Your task – Quote the passage of the article below on the 1932 Adams car chase that opens with the words containing "On foot, the" and closes with "toward the river.".

Text block –
== Segment start ==

It was like a gangster film had leapt off the silver screen and onto Route 8 in north Berkshires. A young tough fleeing a botched larceny nearly runs over a beat cop in the street with his 1930s Dodge coupe.
On foot, the cop flags down a young mother and asks to borrow her car.
“I’ll drive,” she says and he hops in the passenger seat.
The 20 year old civilian driver gains on the crook’s as they speed south from downtown Adams to Cheshire harbor, where she pulls ahead and forces the coupe to the side of the road. He reverses, backing up the road several hundred feet as he hurls a package out the window, toward the river.
This was the scene on April 18, 1932, as longtime Adams police officer Albert Baran apprehended a suspect fleeing capture after a North county shoplifting spree, with the high speed assistance of Viola [Maxwell] Jarrett* of Pittsfield, who lived with her husband Leo and 1 year old son Robert on Pomeroy Avenue at that time.
The suspect turned out to be Michael McHugh, a 25 year old North Adams native suffering from narcotics addiction. Now living in Troy, he and his accomplices, 27 year old Joyce Bolger and 35 year old Elizabeth Myers, had been making shoplifting forays in the Berkshires for at least the past two weeks. The package McHugh tossed contained dresses and suits, taken from the Boston Store in North Adams and the Bay State Clothing Store in Adams.
At the time, the boyish-looking McHugh was going by James McCue, and gave his age as 19. “An admitted dope addict,” according to the Transcript, McHugh pleaded guilty to the North Adams charges and was sentenced to 6 months in the House of Correction. He detoxed there, and appeared in October to be tried on the Adams charges from the April 18 spree. Indicating his sobriety from heroin and promising to be “an upright man,” he was given two months probation for the other offence.
He relapsed sometime after that. One year later, New York papers tell of his arrest in Troy in the raid of a major heroin selling operation on October 23, 1933. His apartment was searched as an associate of the raid’s target, Sam “Big Shot” Valenti, the largest narcotics distributor in eastern NY at the time. Also known as Samuel Valente, he was a major figure in the capitol district underworld for two decades, up until his deportation to Italy in 1947. His family was associated with restaurants in Troy for many decades.
McHugh’s connection to both North Adams and the Troy drug selling operation briefly made him a person of interest in two unsolved slayings recent at that time, Leah Lloyd Johnson in North Adams, and Bennington cab driver Michael Kane closer to Troy. There had been vague rumors of “drug rings” being involved in both deaths, and while it was not seriously believed, state police wanted to speak to McHugh just to be thorough.
There wasn’t time for that interview to take place. On October 28, he died at the Troy hospital “from bronchial pneumonia resulting from tuberculosis, and the use of drugs.”
At his death, it was revealed in Troy papers that his birth name was Frank Pawquette, an orphan who had taken the name of his foster family. Other records of his short, tumultuous life seemed to be lacking. The only major evidence of his life interactions with the legal system, the narrative of one of many casualties in the most recent cycle of the country’s centuries-long opioid crisis.
*Note: The original arrest article from the N.A. Transcript lists the driver as “Adela Gerrett, of 37 Pomeroy Ave in Pittsfield”- however, there is no apparent record of this name in Pittsfield at the time- rather, there is a listing for Viola Jerrett in the city directory that year, at 39 Pomeroy. I think we can safely conclude her name and address to be listed incorrectly, in the manner common to rapid court reporting. Viola [b. 1912] was a PHS graduate and a 35 year employee of the A.H. Rice Silk Mill. She and her husband Leo raised two children, eventually moving from Pittsfield to Dalton, where she died in 1998.

== Segment end ==

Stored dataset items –
== Segment start ==

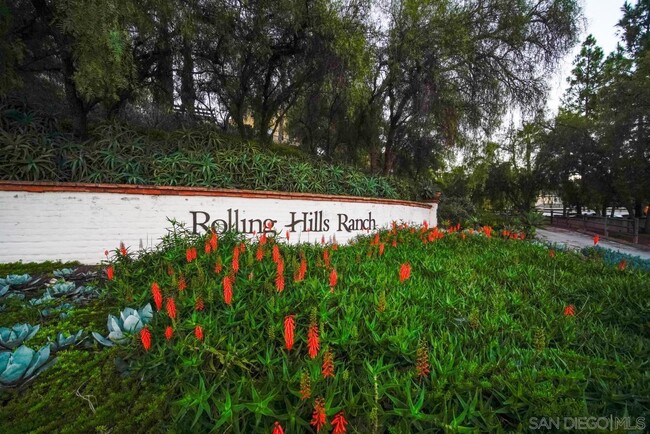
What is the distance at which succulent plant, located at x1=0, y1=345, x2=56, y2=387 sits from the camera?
1581 mm

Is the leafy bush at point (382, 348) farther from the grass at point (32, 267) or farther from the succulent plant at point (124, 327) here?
the grass at point (32, 267)

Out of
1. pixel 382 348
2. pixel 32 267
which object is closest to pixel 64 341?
pixel 382 348

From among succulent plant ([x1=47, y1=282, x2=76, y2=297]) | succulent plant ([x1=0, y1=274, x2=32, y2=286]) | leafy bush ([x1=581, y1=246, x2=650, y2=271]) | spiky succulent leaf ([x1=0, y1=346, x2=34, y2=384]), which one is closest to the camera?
spiky succulent leaf ([x1=0, y1=346, x2=34, y2=384])

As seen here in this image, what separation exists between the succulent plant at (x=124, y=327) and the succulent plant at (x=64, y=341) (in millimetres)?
177

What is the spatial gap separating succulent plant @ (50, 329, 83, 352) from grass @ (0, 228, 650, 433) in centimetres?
12

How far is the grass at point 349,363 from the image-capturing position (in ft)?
4.20

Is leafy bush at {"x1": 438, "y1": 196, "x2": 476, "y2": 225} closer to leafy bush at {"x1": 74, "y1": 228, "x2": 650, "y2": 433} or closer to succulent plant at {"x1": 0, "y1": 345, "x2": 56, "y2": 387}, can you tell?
leafy bush at {"x1": 74, "y1": 228, "x2": 650, "y2": 433}

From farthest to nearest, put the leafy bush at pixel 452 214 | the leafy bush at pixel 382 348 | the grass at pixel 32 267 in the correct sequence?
the leafy bush at pixel 452 214, the grass at pixel 32 267, the leafy bush at pixel 382 348

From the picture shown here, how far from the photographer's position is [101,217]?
15.5 ft

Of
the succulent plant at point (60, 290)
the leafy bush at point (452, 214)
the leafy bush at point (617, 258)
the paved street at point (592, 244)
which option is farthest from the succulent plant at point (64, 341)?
the leafy bush at point (452, 214)

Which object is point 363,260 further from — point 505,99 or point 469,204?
point 469,204

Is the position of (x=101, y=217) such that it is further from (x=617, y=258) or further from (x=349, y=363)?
(x=617, y=258)

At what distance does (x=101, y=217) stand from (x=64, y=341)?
344 cm

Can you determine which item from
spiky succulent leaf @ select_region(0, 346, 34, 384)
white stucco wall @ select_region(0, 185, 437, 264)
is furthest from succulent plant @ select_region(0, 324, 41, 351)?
white stucco wall @ select_region(0, 185, 437, 264)
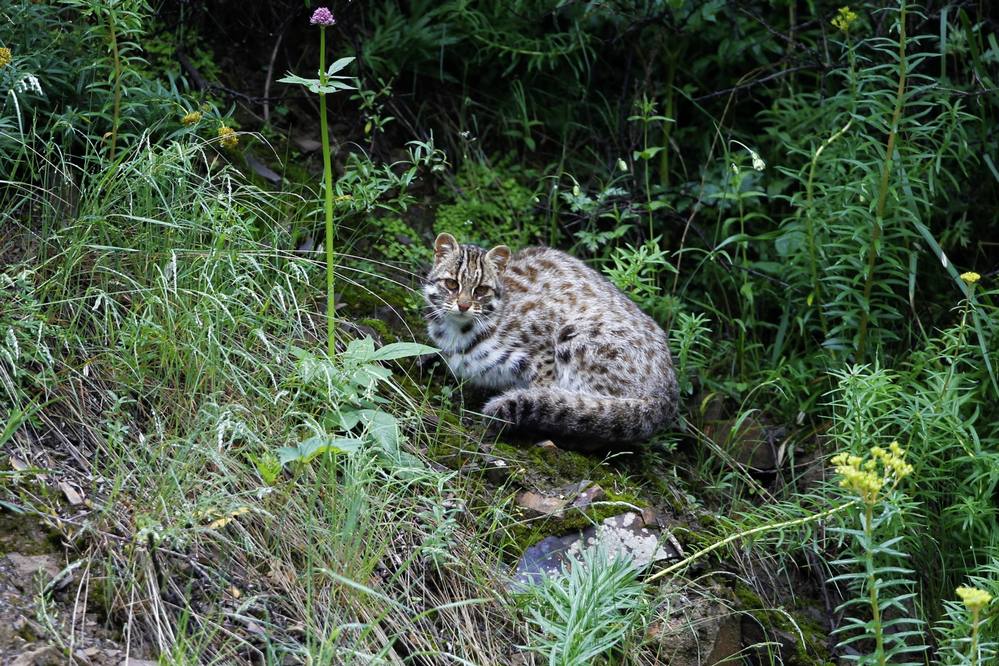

== Segment end ==

Problem solution –
On foot, the cop flags down a young mother and asks to borrow her car.
“I’ll drive,” she says and he hops in the passenger seat.
The 20 year old civilian driver gains on the crook’s as they speed south from downtown Adams to Cheshire harbor, where she pulls ahead and forces the coupe to the side of the road. He reverses, backing up the road several hundred feet as he hurls a package out the window, toward the river.